→ **Task statement**: Please keep to the lines below from the one with "genus: Mustela" through the one with "genus: Papio", and restate them word for word, ends included.

→ **Information**:
■ ■ ■ ■
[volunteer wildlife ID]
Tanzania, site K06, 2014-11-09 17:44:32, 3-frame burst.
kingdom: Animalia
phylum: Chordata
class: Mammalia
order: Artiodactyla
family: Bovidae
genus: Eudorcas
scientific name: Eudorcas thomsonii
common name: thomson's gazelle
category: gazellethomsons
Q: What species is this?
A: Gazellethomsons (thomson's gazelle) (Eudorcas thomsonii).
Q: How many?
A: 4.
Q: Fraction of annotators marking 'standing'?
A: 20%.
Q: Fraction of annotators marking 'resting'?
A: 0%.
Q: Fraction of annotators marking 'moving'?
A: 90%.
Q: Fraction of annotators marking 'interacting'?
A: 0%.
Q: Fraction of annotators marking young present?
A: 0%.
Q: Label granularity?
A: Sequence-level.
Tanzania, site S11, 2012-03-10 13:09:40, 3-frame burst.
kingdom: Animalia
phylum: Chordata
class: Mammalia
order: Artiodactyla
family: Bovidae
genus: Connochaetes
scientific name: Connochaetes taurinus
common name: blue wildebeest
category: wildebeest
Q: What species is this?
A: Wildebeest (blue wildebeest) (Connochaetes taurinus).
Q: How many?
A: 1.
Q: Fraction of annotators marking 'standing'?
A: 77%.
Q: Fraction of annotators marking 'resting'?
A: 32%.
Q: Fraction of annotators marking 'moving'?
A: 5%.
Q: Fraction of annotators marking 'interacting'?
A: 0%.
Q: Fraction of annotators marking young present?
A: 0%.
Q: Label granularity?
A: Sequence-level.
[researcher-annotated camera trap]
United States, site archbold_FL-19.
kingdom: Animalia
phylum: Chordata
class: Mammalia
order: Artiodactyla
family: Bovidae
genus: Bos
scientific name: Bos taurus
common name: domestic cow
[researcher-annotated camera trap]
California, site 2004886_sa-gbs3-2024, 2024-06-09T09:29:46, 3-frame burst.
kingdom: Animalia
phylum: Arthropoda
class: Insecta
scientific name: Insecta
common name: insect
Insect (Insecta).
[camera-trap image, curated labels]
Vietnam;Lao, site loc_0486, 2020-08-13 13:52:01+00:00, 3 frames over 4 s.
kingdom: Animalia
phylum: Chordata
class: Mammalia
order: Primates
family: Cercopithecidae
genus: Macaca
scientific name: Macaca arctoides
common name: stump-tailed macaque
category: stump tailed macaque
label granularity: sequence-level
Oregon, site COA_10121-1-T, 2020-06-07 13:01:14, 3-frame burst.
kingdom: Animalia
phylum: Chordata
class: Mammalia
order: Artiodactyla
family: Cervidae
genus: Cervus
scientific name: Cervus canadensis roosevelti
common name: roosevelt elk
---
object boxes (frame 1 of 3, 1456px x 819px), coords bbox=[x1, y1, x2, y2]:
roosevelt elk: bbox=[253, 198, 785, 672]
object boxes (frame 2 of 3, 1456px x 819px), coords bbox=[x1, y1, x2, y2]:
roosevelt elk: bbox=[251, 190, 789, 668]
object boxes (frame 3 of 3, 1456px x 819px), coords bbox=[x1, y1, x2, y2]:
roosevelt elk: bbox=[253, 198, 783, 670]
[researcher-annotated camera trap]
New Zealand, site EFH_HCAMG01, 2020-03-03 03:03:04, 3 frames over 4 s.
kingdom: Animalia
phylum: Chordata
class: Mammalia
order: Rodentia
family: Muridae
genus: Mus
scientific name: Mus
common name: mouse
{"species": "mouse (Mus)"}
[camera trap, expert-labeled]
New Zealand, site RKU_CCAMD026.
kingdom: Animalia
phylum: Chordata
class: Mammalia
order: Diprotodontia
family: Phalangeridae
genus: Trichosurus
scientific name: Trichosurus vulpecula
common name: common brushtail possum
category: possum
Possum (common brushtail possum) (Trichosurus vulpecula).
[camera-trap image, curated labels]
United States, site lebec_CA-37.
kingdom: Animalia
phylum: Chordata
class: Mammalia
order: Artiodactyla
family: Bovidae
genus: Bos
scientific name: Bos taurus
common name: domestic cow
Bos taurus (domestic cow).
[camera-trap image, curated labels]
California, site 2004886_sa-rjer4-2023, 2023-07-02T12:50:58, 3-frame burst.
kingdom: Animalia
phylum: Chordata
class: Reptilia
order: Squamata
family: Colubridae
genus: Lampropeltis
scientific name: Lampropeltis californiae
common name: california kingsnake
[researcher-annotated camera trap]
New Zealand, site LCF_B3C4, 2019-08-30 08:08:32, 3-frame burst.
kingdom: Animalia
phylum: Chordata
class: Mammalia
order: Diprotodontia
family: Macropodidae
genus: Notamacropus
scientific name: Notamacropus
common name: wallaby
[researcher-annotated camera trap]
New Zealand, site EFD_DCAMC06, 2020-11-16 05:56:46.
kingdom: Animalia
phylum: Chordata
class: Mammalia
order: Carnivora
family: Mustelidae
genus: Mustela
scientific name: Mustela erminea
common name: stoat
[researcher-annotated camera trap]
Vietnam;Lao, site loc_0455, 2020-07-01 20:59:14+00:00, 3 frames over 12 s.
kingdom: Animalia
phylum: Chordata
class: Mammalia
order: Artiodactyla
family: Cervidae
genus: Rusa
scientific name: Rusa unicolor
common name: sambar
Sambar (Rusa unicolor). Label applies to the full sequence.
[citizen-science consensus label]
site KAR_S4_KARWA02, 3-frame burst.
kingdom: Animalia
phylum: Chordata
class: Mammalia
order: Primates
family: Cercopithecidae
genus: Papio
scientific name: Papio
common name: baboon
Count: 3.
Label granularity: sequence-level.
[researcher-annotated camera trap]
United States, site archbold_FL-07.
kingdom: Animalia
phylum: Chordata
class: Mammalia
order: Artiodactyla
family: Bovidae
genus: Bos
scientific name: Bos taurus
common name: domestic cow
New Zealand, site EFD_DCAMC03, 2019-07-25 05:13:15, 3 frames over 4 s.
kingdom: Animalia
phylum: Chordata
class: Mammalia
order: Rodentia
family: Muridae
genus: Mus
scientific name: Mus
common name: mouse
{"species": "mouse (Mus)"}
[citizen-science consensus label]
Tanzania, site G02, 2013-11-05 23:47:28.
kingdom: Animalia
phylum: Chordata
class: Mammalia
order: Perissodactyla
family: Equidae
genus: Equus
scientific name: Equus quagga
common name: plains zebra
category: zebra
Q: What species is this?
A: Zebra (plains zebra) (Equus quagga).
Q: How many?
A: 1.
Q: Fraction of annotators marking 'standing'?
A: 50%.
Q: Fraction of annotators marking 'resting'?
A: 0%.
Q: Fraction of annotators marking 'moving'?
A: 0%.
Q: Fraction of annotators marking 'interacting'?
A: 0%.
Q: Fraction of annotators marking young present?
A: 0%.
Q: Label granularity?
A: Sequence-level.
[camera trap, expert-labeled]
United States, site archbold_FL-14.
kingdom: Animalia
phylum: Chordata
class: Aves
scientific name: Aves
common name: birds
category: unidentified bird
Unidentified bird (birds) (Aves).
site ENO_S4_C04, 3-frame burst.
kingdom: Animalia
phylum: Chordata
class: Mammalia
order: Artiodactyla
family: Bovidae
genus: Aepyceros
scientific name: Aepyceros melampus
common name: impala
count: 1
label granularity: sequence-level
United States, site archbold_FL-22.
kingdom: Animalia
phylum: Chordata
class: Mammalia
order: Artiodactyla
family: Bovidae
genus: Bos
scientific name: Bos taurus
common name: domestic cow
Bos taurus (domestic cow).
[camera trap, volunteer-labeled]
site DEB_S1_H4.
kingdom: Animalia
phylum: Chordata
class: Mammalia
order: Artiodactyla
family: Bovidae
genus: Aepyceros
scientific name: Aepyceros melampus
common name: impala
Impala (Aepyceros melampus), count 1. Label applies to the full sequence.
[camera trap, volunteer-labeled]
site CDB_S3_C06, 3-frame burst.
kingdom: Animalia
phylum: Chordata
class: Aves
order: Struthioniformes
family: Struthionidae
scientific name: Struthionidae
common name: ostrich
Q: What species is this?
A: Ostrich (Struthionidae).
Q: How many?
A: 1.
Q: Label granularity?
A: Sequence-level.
■ ■ ■ ■
→ **Output**:
genus: Mustela
scientific name: Mustela erminea
common name: stoat
[researcher-annotated camera trap]
Vietnam;Lao, site loc_0455, 2020-07-01 20:59:14+00:00, 3 frames over 12 s.
kingdom: Animalia
phylum: Chordata
class: Mammalia
order: Artiodactyla
family: Cervidae
genus: Rusa
scientific name: Rusa unicolor
common name: sambar
Sambar (Rusa unicolor). Label applies to the full sequence.
[citizen-science consensus label]
site KAR_S4_KARWA02, 3-frame burst.
kingdom: Animalia
phylum: Chordata
class: Mammalia
order: Primates
family: Cercopithecidae
genus: Papio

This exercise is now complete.